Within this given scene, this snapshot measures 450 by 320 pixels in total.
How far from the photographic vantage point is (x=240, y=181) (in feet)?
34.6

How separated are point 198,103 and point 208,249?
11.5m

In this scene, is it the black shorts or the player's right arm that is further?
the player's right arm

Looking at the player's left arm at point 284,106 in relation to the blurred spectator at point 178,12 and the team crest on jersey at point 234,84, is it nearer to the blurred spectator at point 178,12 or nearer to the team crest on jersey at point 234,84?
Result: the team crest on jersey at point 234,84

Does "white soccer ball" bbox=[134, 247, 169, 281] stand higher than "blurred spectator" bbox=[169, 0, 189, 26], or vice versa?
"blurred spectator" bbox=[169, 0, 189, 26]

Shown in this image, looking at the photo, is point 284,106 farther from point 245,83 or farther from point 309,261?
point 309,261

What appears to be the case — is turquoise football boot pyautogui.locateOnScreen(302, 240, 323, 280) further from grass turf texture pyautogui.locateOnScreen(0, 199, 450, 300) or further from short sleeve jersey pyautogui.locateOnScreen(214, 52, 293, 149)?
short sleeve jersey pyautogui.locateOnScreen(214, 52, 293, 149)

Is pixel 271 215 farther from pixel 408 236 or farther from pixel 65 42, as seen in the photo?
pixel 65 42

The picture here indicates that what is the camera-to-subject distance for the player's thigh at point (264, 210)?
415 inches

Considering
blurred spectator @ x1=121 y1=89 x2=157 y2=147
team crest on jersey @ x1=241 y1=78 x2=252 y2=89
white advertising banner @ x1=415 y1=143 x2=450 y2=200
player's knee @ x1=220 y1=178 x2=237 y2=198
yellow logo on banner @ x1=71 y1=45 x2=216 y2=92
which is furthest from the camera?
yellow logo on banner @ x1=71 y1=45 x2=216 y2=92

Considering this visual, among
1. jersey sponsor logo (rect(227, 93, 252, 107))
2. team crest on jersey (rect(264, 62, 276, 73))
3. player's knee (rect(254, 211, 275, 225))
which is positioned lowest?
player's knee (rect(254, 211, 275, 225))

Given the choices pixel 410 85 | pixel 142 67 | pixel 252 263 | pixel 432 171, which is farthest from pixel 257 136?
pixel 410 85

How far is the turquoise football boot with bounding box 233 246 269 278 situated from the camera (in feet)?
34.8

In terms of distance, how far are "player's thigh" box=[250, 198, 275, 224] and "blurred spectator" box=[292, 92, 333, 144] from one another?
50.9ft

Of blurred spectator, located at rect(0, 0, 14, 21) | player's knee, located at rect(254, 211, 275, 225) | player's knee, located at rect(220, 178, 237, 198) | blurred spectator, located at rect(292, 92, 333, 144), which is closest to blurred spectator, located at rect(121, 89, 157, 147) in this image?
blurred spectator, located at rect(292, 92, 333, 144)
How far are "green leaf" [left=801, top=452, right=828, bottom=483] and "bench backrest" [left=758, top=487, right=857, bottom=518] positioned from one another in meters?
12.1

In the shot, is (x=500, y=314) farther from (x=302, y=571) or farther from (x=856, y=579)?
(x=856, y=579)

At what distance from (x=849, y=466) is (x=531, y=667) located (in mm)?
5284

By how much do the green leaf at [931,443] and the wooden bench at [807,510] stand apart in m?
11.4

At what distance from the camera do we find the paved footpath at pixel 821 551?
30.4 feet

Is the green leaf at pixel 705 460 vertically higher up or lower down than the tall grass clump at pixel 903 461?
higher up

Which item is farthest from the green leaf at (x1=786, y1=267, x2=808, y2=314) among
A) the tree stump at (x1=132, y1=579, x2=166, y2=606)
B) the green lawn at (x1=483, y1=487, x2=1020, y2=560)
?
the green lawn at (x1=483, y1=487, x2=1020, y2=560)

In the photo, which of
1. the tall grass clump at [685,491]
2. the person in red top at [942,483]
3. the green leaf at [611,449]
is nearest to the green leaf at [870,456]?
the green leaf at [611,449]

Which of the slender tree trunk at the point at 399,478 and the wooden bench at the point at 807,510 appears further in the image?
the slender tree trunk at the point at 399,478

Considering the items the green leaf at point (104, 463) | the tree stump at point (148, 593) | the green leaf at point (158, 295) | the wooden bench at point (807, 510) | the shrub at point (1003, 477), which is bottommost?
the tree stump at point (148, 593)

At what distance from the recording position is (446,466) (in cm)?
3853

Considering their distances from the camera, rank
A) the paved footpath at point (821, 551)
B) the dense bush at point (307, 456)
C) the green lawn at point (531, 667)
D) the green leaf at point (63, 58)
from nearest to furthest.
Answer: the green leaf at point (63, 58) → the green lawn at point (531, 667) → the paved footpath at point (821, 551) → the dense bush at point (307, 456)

=== The problem ===
Copy the listing above again, line for line, without changing anything.

=== The completed task ===
Within this given scene, this snapshot measures 450 by 320 pixels in total.
How far from the photographic vantage point is (x=240, y=181) (in feet)?
34.6

How separated are point 198,103 and point 208,249?
11.5m

In this scene, is it the black shorts or the player's right arm that is further?
the player's right arm

Looking at the player's left arm at point 284,106 in relation to the blurred spectator at point 178,12 and the team crest on jersey at point 234,84, is it nearer to the blurred spectator at point 178,12 or nearer to the team crest on jersey at point 234,84?
Result: the team crest on jersey at point 234,84

Does "white soccer ball" bbox=[134, 247, 169, 281] stand higher than "blurred spectator" bbox=[169, 0, 189, 26], or vice versa?
"blurred spectator" bbox=[169, 0, 189, 26]

Shown in this image, looking at the photo, is point 284,106 farther from point 245,83 or farther from point 309,261?
point 309,261

What appears to be the case — is turquoise football boot pyautogui.locateOnScreen(302, 240, 323, 280) further from grass turf texture pyautogui.locateOnScreen(0, 199, 450, 300) or further from short sleeve jersey pyautogui.locateOnScreen(214, 52, 293, 149)?
short sleeve jersey pyautogui.locateOnScreen(214, 52, 293, 149)

Is pixel 271 215 farther from pixel 408 236 or farther from pixel 65 42, as seen in the photo?
pixel 65 42

The picture here indicates that what is the camera-to-subject distance for the player's thigh at point (264, 210)?
415 inches

Considering
blurred spectator @ x1=121 y1=89 x2=157 y2=147
team crest on jersey @ x1=241 y1=78 x2=252 y2=89
white advertising banner @ x1=415 y1=143 x2=450 y2=200
player's knee @ x1=220 y1=178 x2=237 y2=198
yellow logo on banner @ x1=71 y1=45 x2=216 y2=92
which is furthest from the camera?
yellow logo on banner @ x1=71 y1=45 x2=216 y2=92

Considering this visual, among
1. jersey sponsor logo (rect(227, 93, 252, 107))
2. team crest on jersey (rect(264, 62, 276, 73))
3. player's knee (rect(254, 211, 275, 225))
which is positioned lowest?
player's knee (rect(254, 211, 275, 225))

Given the choices pixel 410 85 | pixel 142 67 | pixel 252 263 | pixel 432 171, which is farthest from pixel 257 136?
pixel 410 85

How far is the turquoise football boot with bounding box 233 246 269 278 situated from the camera (in feet)?
34.8

In terms of distance, how far are "player's thigh" box=[250, 198, 275, 224] and "blurred spectator" box=[292, 92, 333, 144] from one another?
50.9ft

Of blurred spectator, located at rect(0, 0, 14, 21) | player's knee, located at rect(254, 211, 275, 225) | player's knee, located at rect(220, 178, 237, 198) | blurred spectator, located at rect(292, 92, 333, 144), which is closest to blurred spectator, located at rect(121, 89, 157, 147) in this image?
blurred spectator, located at rect(292, 92, 333, 144)
How far are "green leaf" [left=801, top=452, right=828, bottom=483] and "bench backrest" [left=758, top=487, right=857, bottom=518] positioned from one another in meters?
12.1

In the shot, is (x=500, y=314) farther from (x=302, y=571) or farther from (x=856, y=579)?
(x=856, y=579)

At what distance from (x=849, y=466) is (x=531, y=667) located (in mm)?
5284

By how much do the green leaf at [931,443] and the wooden bench at [807,510] stand apart in m?
11.4

At what distance from the camera do we find the paved footpath at pixel 821 551?
30.4 feet

Is the green leaf at pixel 705 460 vertically higher up or lower down than the tall grass clump at pixel 903 461?
higher up

Which item is farthest from the green leaf at (x1=786, y1=267, x2=808, y2=314) among
A) the tree stump at (x1=132, y1=579, x2=166, y2=606)
B) the green lawn at (x1=483, y1=487, x2=1020, y2=560)
?
the green lawn at (x1=483, y1=487, x2=1020, y2=560)

In the photo, which of
1. the tall grass clump at [685,491]
2. the person in red top at [942,483]
3. the green leaf at [611,449]
is nearest to the green leaf at [870,456]?
the green leaf at [611,449]

Which of the slender tree trunk at the point at 399,478 and the wooden bench at the point at 807,510 appears further in the image?
the slender tree trunk at the point at 399,478

Considering the items the green leaf at point (104, 463) | the tree stump at point (148, 593) | the green leaf at point (158, 295) | the wooden bench at point (807, 510) | the shrub at point (1003, 477), which is bottommost?
the tree stump at point (148, 593)

At what distance from the recording position is (446,466) (in cm)?
3853

Considering their distances from the camera, rank
A) the paved footpath at point (821, 551)
B) the dense bush at point (307, 456)
C) the green lawn at point (531, 667)
D) the green leaf at point (63, 58)
from nearest to furthest.
Answer: the green leaf at point (63, 58) → the green lawn at point (531, 667) → the paved footpath at point (821, 551) → the dense bush at point (307, 456)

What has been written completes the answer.